WHAT TO DO —
List each line below that includes the string "closer".

DATA EXTRACT —
▼▼▼

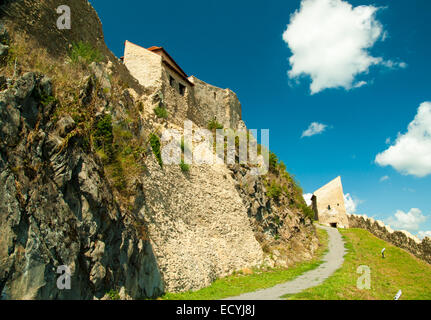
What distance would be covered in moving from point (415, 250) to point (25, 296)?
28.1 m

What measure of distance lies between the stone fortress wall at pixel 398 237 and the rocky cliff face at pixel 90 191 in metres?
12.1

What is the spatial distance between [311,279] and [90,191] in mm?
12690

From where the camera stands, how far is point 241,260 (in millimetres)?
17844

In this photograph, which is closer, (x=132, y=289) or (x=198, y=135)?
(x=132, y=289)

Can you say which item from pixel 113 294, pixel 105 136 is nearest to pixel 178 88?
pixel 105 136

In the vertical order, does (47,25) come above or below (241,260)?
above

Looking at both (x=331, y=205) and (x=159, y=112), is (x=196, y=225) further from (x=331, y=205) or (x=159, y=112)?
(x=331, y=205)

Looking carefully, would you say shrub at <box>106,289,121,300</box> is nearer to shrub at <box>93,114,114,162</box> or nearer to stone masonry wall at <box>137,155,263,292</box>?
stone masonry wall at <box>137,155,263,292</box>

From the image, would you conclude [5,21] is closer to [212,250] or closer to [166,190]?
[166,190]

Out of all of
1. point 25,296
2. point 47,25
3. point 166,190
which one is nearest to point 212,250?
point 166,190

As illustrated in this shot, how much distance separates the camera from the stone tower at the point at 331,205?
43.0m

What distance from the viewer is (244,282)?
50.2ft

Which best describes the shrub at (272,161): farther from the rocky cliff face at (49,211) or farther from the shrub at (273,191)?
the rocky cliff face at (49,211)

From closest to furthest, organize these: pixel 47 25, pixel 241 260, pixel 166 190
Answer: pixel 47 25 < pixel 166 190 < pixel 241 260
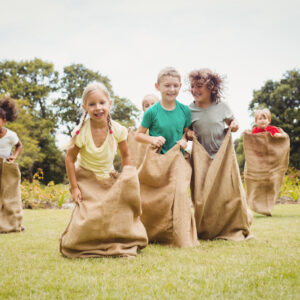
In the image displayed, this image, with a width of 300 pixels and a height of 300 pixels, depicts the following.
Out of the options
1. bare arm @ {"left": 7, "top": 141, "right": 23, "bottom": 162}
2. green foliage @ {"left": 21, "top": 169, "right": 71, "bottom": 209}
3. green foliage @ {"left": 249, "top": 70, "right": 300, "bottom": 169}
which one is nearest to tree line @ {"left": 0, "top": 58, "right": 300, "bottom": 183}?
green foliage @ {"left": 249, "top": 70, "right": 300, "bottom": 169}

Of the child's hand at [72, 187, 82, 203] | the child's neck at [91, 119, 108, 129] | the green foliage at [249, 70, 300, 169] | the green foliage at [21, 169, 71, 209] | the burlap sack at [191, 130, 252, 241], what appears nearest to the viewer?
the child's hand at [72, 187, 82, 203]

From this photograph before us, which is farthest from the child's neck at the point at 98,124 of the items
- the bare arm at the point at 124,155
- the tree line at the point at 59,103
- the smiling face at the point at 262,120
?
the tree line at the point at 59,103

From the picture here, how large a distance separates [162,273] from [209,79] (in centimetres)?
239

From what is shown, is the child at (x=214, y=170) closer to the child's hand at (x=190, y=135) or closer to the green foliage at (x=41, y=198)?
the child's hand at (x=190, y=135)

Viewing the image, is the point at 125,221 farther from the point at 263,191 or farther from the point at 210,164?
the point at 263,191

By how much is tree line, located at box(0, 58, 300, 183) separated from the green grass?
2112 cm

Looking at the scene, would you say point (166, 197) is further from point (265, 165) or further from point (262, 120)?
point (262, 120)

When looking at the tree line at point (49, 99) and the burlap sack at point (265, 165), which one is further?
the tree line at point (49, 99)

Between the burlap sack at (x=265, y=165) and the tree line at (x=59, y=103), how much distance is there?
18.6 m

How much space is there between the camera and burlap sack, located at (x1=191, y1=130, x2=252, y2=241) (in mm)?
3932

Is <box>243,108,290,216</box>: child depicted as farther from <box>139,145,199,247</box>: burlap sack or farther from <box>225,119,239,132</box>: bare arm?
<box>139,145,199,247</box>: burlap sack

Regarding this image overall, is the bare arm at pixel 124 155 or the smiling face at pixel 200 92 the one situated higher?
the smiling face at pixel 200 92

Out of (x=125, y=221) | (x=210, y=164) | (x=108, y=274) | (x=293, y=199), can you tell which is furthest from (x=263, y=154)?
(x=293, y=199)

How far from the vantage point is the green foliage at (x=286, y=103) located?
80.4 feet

▲▲▲
▼▼▼

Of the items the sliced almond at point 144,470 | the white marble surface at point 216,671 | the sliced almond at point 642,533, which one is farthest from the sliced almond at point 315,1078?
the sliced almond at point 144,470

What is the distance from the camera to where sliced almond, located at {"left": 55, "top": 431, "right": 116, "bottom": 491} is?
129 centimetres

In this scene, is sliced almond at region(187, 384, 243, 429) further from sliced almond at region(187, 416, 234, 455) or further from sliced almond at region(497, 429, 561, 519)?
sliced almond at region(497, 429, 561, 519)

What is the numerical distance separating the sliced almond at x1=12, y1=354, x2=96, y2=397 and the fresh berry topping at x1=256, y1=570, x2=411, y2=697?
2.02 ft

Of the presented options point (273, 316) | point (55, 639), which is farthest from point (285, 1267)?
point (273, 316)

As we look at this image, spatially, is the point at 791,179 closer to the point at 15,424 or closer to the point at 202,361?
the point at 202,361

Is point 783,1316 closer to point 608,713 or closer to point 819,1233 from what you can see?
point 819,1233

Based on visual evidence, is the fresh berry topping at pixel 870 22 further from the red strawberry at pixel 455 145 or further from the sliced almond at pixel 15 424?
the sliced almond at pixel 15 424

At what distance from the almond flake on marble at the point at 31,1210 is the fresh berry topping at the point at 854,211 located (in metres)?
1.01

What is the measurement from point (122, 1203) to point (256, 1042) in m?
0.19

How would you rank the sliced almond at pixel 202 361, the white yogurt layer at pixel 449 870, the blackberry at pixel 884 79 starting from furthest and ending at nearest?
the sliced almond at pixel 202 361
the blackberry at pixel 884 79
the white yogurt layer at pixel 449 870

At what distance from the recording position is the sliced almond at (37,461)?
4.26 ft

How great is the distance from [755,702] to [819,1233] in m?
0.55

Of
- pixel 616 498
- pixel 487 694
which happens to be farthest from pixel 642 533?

▲▲▲

TASK ANSWER —
In this photograph, which is closer, (x=132, y=289) or (x=198, y=135)?
From the image, would you conclude [5,21] is closer to [212,250] or closer to [166,190]?
From what is shown, is the child at (x=214, y=170) closer to the child's hand at (x=190, y=135) or closer to the green foliage at (x=41, y=198)?
As we look at this image, spatially, is the point at 791,179 closer to the point at 15,424 or closer to the point at 202,361?
Is point 783,1316 closer to point 608,713 or closer to point 819,1233 from what you can see?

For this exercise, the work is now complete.